Last month, Google employee Tavis Ormandy released details of the hole in XP and Server 2003, only a few days after notifying Microsoft. His actions reignited the debate about responsible disclosure, while the software giant’s response lead to the founding of the Microsoft Spurned Researcher Collective.
At the time Microsoft released a workaround, but will issue a full patch next week as part of its monthly Patch Tuesday update cycle.
Alongside the Support patch, Microsoft is issuing three other updates to fix a total five vulnerabilities. A flaw in the 64-bit versions of Windows 7 and Server 2008 R2 will be fixed, while bulletins three and four address flaws in Access and Outlook.
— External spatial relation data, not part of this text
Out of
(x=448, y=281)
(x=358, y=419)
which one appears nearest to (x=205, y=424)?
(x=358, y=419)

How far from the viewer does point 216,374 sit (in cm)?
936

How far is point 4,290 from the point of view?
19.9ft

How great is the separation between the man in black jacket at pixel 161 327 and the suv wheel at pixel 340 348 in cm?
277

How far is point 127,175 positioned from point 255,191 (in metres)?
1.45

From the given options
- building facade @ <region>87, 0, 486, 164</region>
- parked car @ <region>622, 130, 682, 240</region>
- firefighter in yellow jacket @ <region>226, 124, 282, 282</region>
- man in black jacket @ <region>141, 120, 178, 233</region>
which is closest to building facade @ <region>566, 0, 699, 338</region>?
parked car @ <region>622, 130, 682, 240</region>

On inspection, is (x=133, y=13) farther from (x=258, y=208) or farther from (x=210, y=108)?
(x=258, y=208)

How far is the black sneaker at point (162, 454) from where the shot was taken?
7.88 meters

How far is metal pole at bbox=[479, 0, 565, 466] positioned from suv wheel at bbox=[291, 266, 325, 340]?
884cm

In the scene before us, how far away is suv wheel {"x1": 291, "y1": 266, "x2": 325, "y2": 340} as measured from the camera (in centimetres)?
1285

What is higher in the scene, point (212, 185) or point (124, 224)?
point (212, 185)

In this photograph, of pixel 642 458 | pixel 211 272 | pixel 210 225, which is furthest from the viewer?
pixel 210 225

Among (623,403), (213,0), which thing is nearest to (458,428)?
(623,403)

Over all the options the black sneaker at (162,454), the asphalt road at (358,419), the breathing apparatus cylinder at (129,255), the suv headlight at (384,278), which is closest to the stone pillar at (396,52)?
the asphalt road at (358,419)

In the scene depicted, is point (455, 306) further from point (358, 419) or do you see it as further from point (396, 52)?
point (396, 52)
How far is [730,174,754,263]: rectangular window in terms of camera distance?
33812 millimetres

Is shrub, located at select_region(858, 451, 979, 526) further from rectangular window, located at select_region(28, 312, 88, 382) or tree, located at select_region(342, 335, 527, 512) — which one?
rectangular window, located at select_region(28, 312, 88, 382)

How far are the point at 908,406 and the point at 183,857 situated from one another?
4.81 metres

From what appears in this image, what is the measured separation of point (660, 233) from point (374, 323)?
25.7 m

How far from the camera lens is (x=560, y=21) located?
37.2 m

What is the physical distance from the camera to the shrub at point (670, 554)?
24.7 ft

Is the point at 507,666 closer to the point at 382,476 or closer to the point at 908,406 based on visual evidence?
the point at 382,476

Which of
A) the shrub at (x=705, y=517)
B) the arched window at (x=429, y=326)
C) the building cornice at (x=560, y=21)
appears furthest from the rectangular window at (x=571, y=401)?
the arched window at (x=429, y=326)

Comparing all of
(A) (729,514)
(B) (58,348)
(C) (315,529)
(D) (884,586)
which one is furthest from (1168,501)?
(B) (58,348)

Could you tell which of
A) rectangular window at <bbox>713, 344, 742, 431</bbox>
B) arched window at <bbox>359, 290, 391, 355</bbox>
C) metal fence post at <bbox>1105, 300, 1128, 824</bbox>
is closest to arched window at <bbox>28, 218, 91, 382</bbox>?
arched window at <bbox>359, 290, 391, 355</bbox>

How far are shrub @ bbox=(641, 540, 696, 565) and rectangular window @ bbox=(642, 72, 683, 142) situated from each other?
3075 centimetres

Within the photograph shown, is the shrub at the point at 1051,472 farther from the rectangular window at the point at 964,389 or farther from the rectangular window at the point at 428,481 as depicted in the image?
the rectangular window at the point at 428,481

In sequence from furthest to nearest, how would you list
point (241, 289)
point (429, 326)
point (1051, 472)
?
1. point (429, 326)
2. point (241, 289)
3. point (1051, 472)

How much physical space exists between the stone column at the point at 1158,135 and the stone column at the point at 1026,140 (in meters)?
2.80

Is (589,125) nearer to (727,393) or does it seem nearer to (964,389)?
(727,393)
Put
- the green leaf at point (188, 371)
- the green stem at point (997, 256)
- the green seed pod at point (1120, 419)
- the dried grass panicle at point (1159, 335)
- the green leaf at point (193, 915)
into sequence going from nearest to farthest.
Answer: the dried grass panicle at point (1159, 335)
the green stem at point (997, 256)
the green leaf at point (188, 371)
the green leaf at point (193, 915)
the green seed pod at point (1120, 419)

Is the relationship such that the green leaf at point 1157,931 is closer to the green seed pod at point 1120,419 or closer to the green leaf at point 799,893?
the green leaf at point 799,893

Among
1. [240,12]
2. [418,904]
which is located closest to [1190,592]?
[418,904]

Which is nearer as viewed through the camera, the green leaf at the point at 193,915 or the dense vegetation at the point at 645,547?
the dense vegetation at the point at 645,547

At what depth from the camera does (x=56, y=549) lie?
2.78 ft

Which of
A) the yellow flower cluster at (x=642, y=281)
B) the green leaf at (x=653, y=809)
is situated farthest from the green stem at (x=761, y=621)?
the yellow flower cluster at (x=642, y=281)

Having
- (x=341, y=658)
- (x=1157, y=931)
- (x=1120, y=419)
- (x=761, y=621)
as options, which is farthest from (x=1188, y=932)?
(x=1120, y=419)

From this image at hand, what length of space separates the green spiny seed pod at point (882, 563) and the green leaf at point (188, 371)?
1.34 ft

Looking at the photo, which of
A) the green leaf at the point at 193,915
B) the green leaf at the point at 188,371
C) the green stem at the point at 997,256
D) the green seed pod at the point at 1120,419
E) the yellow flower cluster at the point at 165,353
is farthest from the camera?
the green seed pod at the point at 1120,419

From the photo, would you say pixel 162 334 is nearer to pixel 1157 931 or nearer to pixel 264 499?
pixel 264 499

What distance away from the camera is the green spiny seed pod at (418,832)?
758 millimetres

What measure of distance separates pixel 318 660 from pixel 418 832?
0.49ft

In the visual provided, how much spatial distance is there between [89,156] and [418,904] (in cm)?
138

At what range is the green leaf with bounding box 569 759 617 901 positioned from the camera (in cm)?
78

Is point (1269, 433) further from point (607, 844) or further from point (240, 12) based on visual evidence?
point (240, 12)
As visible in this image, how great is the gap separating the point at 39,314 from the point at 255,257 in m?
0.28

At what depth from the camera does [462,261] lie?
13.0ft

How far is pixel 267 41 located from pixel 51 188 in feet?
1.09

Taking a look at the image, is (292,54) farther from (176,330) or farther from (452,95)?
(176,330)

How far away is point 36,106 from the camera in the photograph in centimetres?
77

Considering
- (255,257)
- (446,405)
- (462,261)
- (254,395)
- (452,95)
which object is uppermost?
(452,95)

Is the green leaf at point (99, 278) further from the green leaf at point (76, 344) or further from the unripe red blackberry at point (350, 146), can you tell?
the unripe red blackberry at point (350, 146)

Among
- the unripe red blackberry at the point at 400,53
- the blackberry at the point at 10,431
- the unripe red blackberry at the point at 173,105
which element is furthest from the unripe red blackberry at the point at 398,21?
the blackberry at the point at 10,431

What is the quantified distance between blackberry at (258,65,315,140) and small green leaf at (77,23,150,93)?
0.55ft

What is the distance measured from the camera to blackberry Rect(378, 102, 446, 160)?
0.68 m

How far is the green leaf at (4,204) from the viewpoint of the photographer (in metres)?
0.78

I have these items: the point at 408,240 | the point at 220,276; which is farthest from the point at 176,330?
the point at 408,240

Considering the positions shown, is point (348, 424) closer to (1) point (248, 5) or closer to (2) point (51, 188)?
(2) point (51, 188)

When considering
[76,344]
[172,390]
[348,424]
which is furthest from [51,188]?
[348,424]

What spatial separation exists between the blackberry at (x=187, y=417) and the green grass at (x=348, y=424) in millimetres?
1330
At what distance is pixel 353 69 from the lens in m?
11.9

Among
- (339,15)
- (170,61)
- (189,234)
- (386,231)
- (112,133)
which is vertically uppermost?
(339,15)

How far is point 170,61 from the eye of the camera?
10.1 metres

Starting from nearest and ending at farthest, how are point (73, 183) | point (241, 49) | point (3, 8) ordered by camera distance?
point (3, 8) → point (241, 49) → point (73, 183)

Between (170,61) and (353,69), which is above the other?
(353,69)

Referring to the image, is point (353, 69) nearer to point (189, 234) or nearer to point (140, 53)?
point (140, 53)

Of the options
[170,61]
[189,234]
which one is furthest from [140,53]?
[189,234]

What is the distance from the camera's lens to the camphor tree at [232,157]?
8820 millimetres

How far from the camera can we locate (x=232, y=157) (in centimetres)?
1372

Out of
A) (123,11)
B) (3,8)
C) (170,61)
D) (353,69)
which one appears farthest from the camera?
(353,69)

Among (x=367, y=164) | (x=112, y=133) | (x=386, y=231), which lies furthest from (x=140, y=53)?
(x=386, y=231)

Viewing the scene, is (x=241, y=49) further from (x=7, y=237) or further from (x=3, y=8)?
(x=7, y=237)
The senior vice president of security firm Lumension, Alan Bentley, advised IT departments running Windows 7 to prioritise that patch as it will affect desktop users. “Bulletin 1 and 2 both affect Microsoft Windows and are critical, as the vulnerabilities addressed could allow for remote-code execution, typically the most feared exploit type,” he added.
While the Access update is limited to businesses using the database software, Bentley “strongly” encouraged users to quickly roll out the Outlook patch. “Vulnerabilities in email clients are always a concern,” he said.